*Texte présenté*.

+--

Et pourtant, il faut être aveugle ou inconscient pour ne pas réaliser que le scénario qui se déroule sous nos yeux, s'il n'est pas corrigé, conduira inévitablement la gauche à un nouvel échec. Je veux parler des conséquences des primaires socialistes, dispositif prétendument «moderne» et dont les promoteurs vantent les mérites en se référant aux expériences américaine et italienne. Ils nous affirment aussi que ce serait une façon de mettre fin au rôle «historiquement dépassé des vieux partis».
Méfions-nous d'abord du retour de ces approximations et de ces facilités de langage, en nous rappelant que c'est «l'archaïque Mitterrand» qui l'a emporté en 1981 et le «vieux Chirac» qui a gagné en 2002 !
Quant à l'affaiblissement du rôle du parti socialiste, les inventeurs de ce système baroque n'ont pas tort: le phénomène s'est enclenché, au plus grand bonheur de la droite et il pourrait devenir catastrophique. A quoi bon en effet élaborer des projets et des programmes à l'intérieur de ce parti, puisque déjà cinq candidats au moins sont en lice sur la place publique, s'efforçant chaque jour de présenter leurs propositions avec force détails et de montrer leurs différences à la télévision, à la radio, dans la presse, sur internet ou dans des réunions?

+--

*Matériel fourni*.
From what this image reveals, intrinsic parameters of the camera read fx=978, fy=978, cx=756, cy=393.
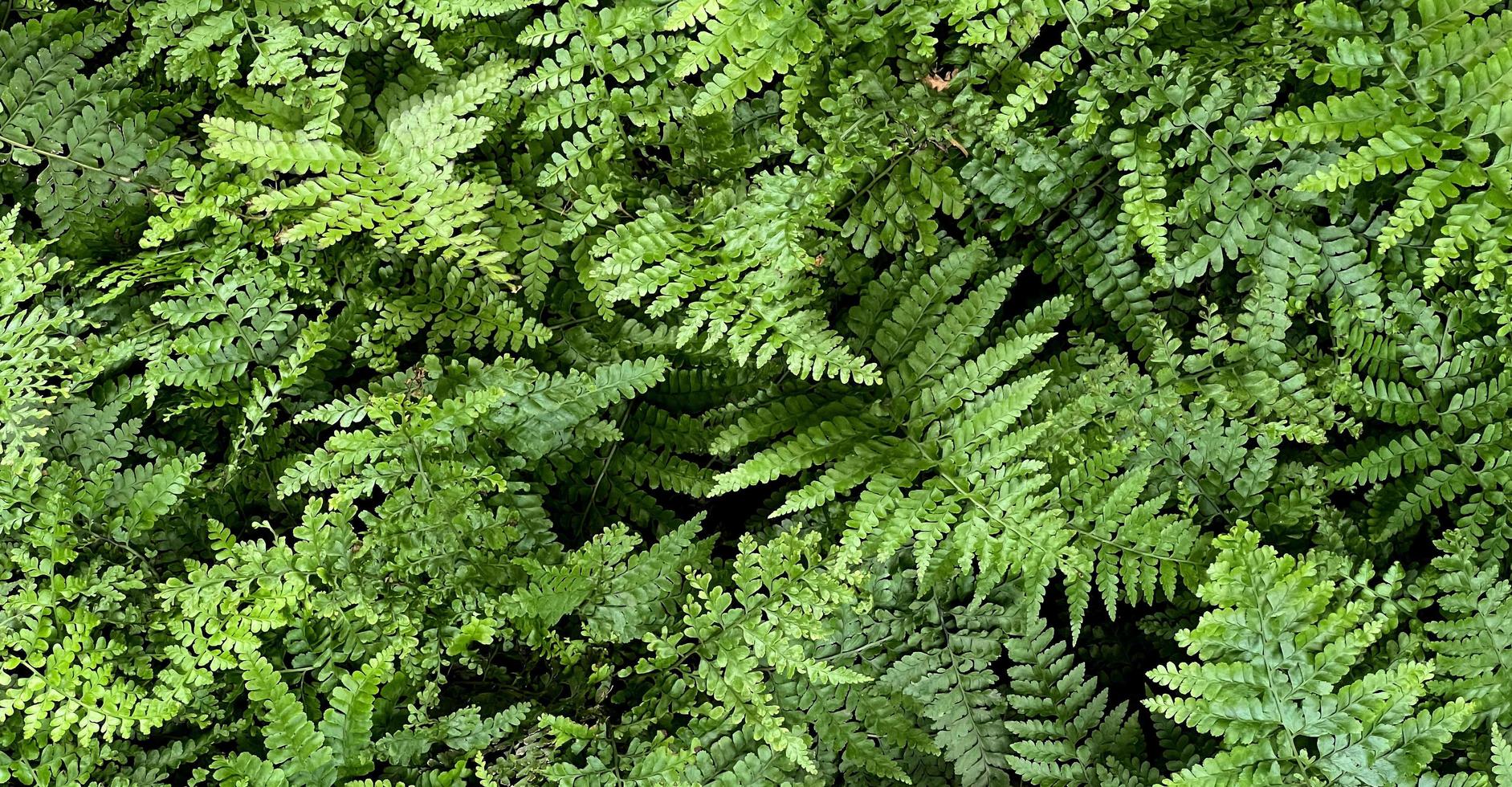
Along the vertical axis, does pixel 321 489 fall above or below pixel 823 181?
below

+--

*Objectif A*.
Les affirmations (i), (ii) et (iii) sont-elles d'accord avec le texte sur les primaires socialistes ? (i) Mitterrand l'a emporté en 1981. (ii) Les défenseurs des primaires citent l'exemple de l'Allemagne et de l'Italie. (iii) Au moins cinq candidats sont déjà en lice. Répondez par oui ou non et citez chaque fois les mots du texte qui tranchent.
*Objectif B*.
Redonnez, sans rien y changer, tout ce qui va de « Et pourtant, il » jusqu'à « gagné en 2002 ! » dans le texte sur les primaires socialistes.
*Objectif C*.
Prolongez le texte sur les primaires socialistes à partir de sa dernière phrase.

*Résultat attendu A*.
(i) Oui : « c'est «l'archaïque Mitterrand» qui l'a emporté en 1981 »
(ii) Non : « en se référant aux expériences américaine et italienne »
(iii) Oui : « déjà cinq candidats au moins sont en lice sur la place publique »

*Résultat attendu B*.
Et pourtant, il faut être aveugle ou inconscient pour ne pas réaliser que le scénario qui se déroule sous nos yeux, s'il n'est pas corrigé, conduira inévitablement la gauche à un nouvel échec. Je veux parler des conséquences des primaires socialistes, dispositif prétendument «moderne» et dont les promoteurs vantent les mérites en se référant aux expériences américaine et italienne. Ils nous affirment aussi que ce serait une façon de mettre fin au rôle «historiquement dépassé des vieux partis».
Méfions-nous d'abord du retour de ces approximations et de ces facilités de langage, en nous rappelant que c'est «l'archaïque Mitterrand» qui l'a emporté en 1981 et le «vieux Chirac» qui a gagné en 2002 !

*Résultat attendu C*.
Je n'insisterai pas sur les conséquences de la pression médiatique, qui entretient la compétition et qui conduit parfois certains prétendants à des excès ridicules. Je souhaite plutôt attirer l'attention sur la dévitalisation du PS à laquelle va inéluctablement conduire ce système, puisqu'il doit permettre à de nombreux électeurs non militants de choisir, en même temps que le candidat, un projet, un programme et même des alliances. Dans l'éventail des choix offerts aux électeurs, l'accent sera mis sur les différences et le partage entre les candidats se fera à partir de la médiatisation, elle-même influencée par les sondages. On sera loin de l'élaboration collective et des synthèses nécessaires pour élaborer un programme cohérent et mobilisateur.
Au-delà de cette inquiétante évolution, la démarche des primaires socialistes, telle qu'elle semble se confirmer, présente trois autres inconvénients:
- en se montrant en quelque sorte prisonniers de la présidentialisation de la Vème République, les socialistes affaiblissent leur discours sur la volonté de transformer en profondeur des institutions, dont on observe chaque jour un peu plus la dérive monarchique ;
- en accréditant l'idée répandue (et intériorisée par de nombreux responsables de gauche) selon laquelle il suffit d'avoir le «meilleur candidat», préalablement adoubé par les sondages, pour gagner en 2012, ils font fausse route, oubliant que c'est en général la victoire qui fait la popularité et non l'inverse ;
- l'énergie consacrée à cette démarche et les affrontements publics auxquels elle conduira inévitablement éloigneront les socialistes de leur tâche principale, qui consiste à créer les meilleures conditions pour la victoire de 2012.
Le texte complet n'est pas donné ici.